§ **Material shown**:
----
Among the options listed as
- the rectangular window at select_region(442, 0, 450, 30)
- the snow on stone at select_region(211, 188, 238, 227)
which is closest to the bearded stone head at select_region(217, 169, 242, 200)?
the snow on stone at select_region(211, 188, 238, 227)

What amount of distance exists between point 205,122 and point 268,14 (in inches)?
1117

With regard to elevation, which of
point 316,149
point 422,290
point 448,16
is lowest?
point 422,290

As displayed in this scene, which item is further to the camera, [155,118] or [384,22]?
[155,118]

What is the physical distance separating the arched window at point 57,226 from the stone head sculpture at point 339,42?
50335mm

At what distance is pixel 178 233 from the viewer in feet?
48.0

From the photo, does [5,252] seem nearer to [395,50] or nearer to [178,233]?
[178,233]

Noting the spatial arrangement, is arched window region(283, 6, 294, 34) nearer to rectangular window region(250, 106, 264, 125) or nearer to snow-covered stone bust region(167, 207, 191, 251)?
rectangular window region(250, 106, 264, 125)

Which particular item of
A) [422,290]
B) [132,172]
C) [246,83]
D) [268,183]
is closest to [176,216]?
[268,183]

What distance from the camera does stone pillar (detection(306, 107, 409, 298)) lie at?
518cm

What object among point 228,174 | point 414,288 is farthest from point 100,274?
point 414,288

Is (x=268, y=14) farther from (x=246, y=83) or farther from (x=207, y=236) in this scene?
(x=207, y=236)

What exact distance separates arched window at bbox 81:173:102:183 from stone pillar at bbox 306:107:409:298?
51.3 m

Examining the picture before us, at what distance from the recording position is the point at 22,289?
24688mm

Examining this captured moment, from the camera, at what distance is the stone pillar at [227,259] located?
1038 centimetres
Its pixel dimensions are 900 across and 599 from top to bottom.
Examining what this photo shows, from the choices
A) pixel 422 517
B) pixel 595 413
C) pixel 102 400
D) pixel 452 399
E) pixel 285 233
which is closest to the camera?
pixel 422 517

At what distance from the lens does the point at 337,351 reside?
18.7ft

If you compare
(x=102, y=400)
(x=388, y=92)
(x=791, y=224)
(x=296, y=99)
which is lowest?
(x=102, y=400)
----
§ **What needs to be done**: Copy out every one of the rows above word for word, with nothing altered, added, or left out.

§ **Written solution**:
Among the options listed as
- the rectangular window at select_region(442, 0, 450, 30)
- the snow on stone at select_region(211, 188, 238, 227)
which is closest to the bearded stone head at select_region(217, 169, 242, 200)?
the snow on stone at select_region(211, 188, 238, 227)

What amount of distance exists between point 205,122 and point 268,14 (in inches)?
1117

With regard to elevation, which of
point 316,149
point 422,290
point 448,16
is lowest?
point 422,290

As displayed in this scene, which item is further to the camera, [155,118] or [384,22]?
[155,118]

What is the physical distance separating the arched window at point 57,226 from the stone head sculpture at point 339,42?
50335mm

At what distance is pixel 178 233 from the viewer in feet?
48.0

From the photo, does [5,252] seem nearer to [395,50] or nearer to [178,233]?
[178,233]

Noting the spatial arrangement, is arched window region(283, 6, 294, 34) nearer to rectangular window region(250, 106, 264, 125) or nearer to snow-covered stone bust region(167, 207, 191, 251)?
rectangular window region(250, 106, 264, 125)

Which particular item of
A) [422,290]
B) [132,172]
C) [246,83]
D) [268,183]
is closest to [176,216]?
[268,183]

What distance from the camera does stone pillar (detection(306, 107, 409, 298)) lie at?
518cm

What object among point 228,174 | point 414,288 is farthest from point 100,274?
point 414,288

Is (x=268, y=14) farther from (x=246, y=83) or farther from (x=207, y=236) in this scene?
(x=207, y=236)

What exact distance separates arched window at bbox 81:173:102:183 from stone pillar at bbox 306:107:409:298?
51.3 m

Examining the picture before us, at what distance from the recording position is the point at 22,289?
24688mm

Examining this captured moment, from the camera, at what distance is the stone pillar at [227,259] located?
1038 centimetres
Its pixel dimensions are 900 across and 599 from top to bottom.
Examining what this photo shows, from the choices
A) pixel 422 517
B) pixel 595 413
C) pixel 102 400
D) pixel 452 399
E) pixel 285 233
which is closest to the camera?
pixel 422 517

At what distance from the lens does the point at 337,351 reside?
18.7ft

If you compare
(x=102, y=400)
(x=388, y=92)
(x=791, y=224)
(x=296, y=99)
which is lowest?
(x=102, y=400)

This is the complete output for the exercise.